> _Short exercise 1_: Decide whether each statement agrees with the forum post about the Dyalog keyboard. Answer yes or no for each, quoting the words from the post that settle it. (a) The post is dated December 12, 2008. (b) The post says CTRL + C works in most places. (c) The post says APL+Win and APLX have handled the ALT keyboard without breaking Windows conventions.
> _Short exercise 2_: In the forum post about the Dyalog keyboard, which key is said to be used by Windows for keyboard shortcuts?
> _Short exercise 3_: Go on with the forum post about the Dyalog keyboard from the point where it stops.

> _Text section_:
*****

Re: How the heck to customize the keyboard?
- From: Morten Kromberg <mkrom@xxxxxxxxxx>
- Date: Fri, 12 Dec 2008 08:56:12 -0800 (PST)
On Dec 12, 7:57 am, AAsk <AA2e...@xxxxxxxxxxx> wrote:
This is irritating for me also, when using Dyalog. I believe that part
of the Dyalog thinking is that the left ALT is used by Windows (for
keyboard shortcuts); however, this (compliance with Windows
conventions) cannot be the whole story since other standard short cuts
do not work e.g. CTRL + C etc in most places. APL+Win & APLX seem to
have managed the ALT keyboard without falling foul of Windows
conventions.
If there is a way to make Dyalog use the ALT key for the APL keyboard,
I too am interested in adopting the solution.

*****

Records from a collection:
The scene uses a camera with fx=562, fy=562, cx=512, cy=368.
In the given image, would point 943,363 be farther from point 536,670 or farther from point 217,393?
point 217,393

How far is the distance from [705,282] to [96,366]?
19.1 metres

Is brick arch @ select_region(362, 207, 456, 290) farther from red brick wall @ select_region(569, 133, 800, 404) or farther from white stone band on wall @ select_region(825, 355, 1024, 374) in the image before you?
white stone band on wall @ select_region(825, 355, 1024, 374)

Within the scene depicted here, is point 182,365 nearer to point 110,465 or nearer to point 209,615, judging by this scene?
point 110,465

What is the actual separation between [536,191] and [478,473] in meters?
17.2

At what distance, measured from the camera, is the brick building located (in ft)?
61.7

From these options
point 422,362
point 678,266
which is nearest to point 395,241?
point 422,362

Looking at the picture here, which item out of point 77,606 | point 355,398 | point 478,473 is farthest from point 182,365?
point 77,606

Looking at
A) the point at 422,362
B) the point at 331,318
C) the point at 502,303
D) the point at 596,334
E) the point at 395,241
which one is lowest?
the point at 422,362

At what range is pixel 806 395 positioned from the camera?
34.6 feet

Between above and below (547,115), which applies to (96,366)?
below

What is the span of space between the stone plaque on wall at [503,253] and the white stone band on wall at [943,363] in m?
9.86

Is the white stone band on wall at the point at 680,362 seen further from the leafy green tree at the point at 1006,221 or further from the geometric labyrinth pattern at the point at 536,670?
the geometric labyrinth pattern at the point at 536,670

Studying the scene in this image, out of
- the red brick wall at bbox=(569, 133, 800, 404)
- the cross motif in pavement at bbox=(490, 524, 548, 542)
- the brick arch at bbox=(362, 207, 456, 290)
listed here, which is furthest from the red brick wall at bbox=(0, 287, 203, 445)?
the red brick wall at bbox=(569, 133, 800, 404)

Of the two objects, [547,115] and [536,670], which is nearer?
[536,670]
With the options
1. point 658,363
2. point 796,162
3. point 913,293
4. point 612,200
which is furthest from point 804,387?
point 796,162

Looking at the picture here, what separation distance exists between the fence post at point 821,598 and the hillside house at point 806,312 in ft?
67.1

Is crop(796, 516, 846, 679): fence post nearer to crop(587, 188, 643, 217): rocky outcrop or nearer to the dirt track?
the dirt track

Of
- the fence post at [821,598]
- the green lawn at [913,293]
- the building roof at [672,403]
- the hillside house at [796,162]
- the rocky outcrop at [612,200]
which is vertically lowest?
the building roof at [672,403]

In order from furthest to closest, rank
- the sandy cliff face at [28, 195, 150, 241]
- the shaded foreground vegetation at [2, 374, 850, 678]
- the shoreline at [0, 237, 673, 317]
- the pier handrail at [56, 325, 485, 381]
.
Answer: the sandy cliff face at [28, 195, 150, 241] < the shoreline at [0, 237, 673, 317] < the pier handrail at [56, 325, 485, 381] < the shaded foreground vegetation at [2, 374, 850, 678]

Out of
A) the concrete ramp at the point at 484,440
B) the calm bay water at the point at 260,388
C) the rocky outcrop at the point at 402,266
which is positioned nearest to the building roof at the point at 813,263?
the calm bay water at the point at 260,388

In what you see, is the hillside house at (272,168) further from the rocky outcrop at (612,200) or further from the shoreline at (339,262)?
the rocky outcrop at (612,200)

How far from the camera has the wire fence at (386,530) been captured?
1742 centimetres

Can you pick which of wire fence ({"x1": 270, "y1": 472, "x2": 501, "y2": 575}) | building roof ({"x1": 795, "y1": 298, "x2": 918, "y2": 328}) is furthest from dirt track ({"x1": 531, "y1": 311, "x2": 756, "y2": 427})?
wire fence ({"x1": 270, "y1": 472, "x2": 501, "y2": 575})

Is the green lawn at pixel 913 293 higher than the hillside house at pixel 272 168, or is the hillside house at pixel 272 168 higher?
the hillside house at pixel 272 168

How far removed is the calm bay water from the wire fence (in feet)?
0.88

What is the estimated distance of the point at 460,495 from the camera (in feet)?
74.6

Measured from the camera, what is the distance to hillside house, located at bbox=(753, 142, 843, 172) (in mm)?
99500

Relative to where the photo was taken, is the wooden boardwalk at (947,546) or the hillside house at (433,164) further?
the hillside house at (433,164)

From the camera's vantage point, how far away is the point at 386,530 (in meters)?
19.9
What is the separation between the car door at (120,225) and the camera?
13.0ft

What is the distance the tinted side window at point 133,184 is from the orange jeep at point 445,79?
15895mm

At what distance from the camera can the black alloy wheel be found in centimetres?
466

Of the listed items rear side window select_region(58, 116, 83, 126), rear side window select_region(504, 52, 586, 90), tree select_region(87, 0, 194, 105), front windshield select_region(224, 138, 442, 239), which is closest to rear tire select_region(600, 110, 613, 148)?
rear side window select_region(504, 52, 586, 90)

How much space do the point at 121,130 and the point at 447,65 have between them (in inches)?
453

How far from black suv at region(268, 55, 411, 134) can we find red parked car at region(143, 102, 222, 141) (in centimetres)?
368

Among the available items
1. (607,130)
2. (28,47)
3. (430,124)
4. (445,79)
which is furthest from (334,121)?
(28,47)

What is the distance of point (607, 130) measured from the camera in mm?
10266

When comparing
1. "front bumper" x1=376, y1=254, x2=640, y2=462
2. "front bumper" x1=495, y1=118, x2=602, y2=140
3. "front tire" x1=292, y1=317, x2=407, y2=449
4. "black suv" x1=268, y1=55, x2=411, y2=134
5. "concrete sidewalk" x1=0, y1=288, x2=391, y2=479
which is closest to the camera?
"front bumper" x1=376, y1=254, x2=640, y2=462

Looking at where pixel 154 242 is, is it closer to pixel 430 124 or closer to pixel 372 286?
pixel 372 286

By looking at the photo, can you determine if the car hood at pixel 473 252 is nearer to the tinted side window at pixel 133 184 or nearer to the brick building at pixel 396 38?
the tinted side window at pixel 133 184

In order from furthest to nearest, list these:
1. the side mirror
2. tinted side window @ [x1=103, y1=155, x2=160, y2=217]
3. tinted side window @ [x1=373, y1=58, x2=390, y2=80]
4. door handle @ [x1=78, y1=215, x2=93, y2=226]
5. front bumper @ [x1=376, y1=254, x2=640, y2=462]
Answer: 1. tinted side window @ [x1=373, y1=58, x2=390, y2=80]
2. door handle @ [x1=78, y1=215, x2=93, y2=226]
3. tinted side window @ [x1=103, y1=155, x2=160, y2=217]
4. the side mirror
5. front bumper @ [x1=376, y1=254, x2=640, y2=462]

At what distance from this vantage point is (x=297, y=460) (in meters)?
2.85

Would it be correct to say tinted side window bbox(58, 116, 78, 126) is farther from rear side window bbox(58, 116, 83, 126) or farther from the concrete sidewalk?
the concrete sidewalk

*****

> _Task response 1_:
(a) Yes: "Fri, 12 Dec 2008 08:56:12 -0800 (PST)"
(b) No: "other standard short cuts do not work e.g. CTRL + C etc in most places"
(c) Yes: "APL+Win & APLX seem to have managed the ALT keyboard without falling foul of Windows conventions"

> _Task response 2_: The left ALT key.

> _Task response 3_:
The reason for the "Dyalog Thinking" is that Windows uses the Alt key
for accelerator keys. So in an APL system which in which Alt+F gives
you "_", you cannot type Alt+F to open the File Menu - something that
all Windows users expect. The APL+Win session "cheats": It allows you
to get at the menus by pressing Alt, releasing it, and then type F -
but I don't see how it can be possible to have GUI forms which allow
you to enter APL characters AND use accelerator keys using this
keyboard. There is currently no way to get Dyalog to use the Alt key:
Although keyboards are completely programmable, Windows grabs the
accelerators before we see them, and we'd have to do "bad things" to
get round this. For Unicode keyboards designed for use in *any*
Windows application, Alt is definitely not an option: Windows will
steal the accelerators before you get a chance to generate APL
symbols.
AFTER we picked CTRL for APL symbols, Windows added Ctrl+C-X-V as
shortcuts for copy-cut-paste. At the time we made the decision, the
Windows standard was Ctrl+Ins/Shift+Del/Shift+Ins (these keys still
work fine). Several of our distributors have defined input translate
tables for Dyalog APL where Ctrl+SHIFT+X-C-V are used for the APL
symbols on those keys, and ctrl/copy/paste are available without
shift. We should arguably adopt this for all keyboards, but have not
yet overcome inertia. There will always be people who moan when you
make any change to the keyboard :-).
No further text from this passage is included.